Tari piring sudah ada sejak 800 tahun yang lalu pada saat zaman Sri Wijaya. Tari piring mulai berkembang ke negeri melayu lainnya sejalur dengan lintas perdagangan di masa tersebut. Meskipun terdapat perbedaan pada tiap-tiap daerah di Sumatera Barat, tetapi tarian piring secara kesleuruhan memiliki persamaan secara konsep tentang sebuah ritual adat untuk persembahan. Tari piring merupakan ritual mengucapkan rasa syukur dari masyarakat kepada dewa-dewa setiap selesai panen. Ritual tersebut dilakukan dengan cara membawa sesaji makanan yang diletakkan pada piring sambil melakukan gerakan mengayun yang dinamis.Ketika masuk agama islam ke tanah Aceh maka tari piring menjadi hiburan bagi masyakarat yang digelar pada acara kendurian.
Tari Piring diawali dengan rebana dan gong yang dimainkan pemusik, rangkaian tarian dimainkan secara besamaan oleh beberapa orang penari. Tari piring dimainkan oleh penari berjumlah ganjil 3 sampai 7 orang dan penari menggunakan pakaian berwarna cerah dengan nuansa merah dan kuning keemasan.
Tari piring adalah jenis tari yang berasal dari kota Solok, di propinsi Sumatera Barat.
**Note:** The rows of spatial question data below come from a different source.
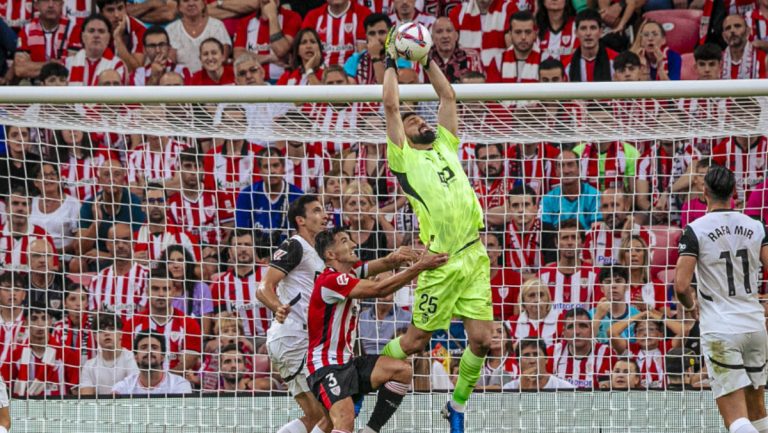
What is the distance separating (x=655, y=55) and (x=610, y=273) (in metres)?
2.62

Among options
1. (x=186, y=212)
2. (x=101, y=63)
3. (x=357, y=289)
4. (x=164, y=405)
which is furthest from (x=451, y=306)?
(x=101, y=63)

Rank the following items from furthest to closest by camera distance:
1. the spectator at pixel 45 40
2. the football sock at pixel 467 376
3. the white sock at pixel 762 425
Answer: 1. the spectator at pixel 45 40
2. the football sock at pixel 467 376
3. the white sock at pixel 762 425

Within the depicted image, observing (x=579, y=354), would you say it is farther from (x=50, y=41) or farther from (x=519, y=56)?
(x=50, y=41)

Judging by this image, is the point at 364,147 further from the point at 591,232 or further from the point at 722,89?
the point at 722,89

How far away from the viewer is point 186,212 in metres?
11.9

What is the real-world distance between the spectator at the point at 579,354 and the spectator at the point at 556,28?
3.05 meters

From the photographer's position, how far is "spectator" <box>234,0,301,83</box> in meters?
13.2

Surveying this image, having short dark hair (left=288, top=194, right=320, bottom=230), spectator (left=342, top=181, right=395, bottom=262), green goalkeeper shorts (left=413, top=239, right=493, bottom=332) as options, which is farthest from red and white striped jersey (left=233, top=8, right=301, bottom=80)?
green goalkeeper shorts (left=413, top=239, right=493, bottom=332)

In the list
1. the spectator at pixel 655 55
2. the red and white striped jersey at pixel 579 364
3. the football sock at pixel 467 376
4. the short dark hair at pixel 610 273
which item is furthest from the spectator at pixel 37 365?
the spectator at pixel 655 55

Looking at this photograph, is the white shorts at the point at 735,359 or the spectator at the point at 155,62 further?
the spectator at the point at 155,62

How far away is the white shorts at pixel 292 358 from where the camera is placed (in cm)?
891

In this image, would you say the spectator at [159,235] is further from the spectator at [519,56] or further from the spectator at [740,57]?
the spectator at [740,57]

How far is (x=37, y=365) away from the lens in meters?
11.5

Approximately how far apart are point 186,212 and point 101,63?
8.26 feet
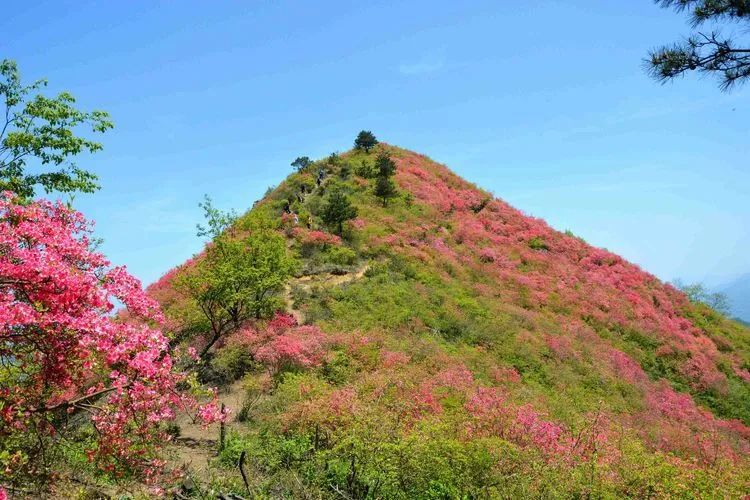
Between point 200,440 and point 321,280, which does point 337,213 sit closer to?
point 321,280

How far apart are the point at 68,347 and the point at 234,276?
41.5 ft

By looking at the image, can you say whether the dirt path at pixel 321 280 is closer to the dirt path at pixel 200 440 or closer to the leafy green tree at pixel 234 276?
the leafy green tree at pixel 234 276

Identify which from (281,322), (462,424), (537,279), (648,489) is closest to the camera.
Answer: (648,489)

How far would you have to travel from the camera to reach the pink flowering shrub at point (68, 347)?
5434mm

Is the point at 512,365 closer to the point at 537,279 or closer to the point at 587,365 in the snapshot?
the point at 587,365

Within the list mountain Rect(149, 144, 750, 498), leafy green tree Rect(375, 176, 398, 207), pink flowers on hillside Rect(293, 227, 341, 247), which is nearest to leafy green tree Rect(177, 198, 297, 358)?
mountain Rect(149, 144, 750, 498)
Dalam bahasa setempat tari piring dikenal dengan nama Tari Piriang yang merupakan bahasa daerah setempat. Piring diletakkan di atas salah satu telapak tangan lalu diayun dengan gerakan-gerakan cepat yang teratur dan piring jangan sampai terlepas. Pada akhir tarian biasanya piring-piring yang dibawa penari tersebut akan dilemparkan ke lantai hingga pecah dan para penari akan menari di atas pecahan piring tersebut.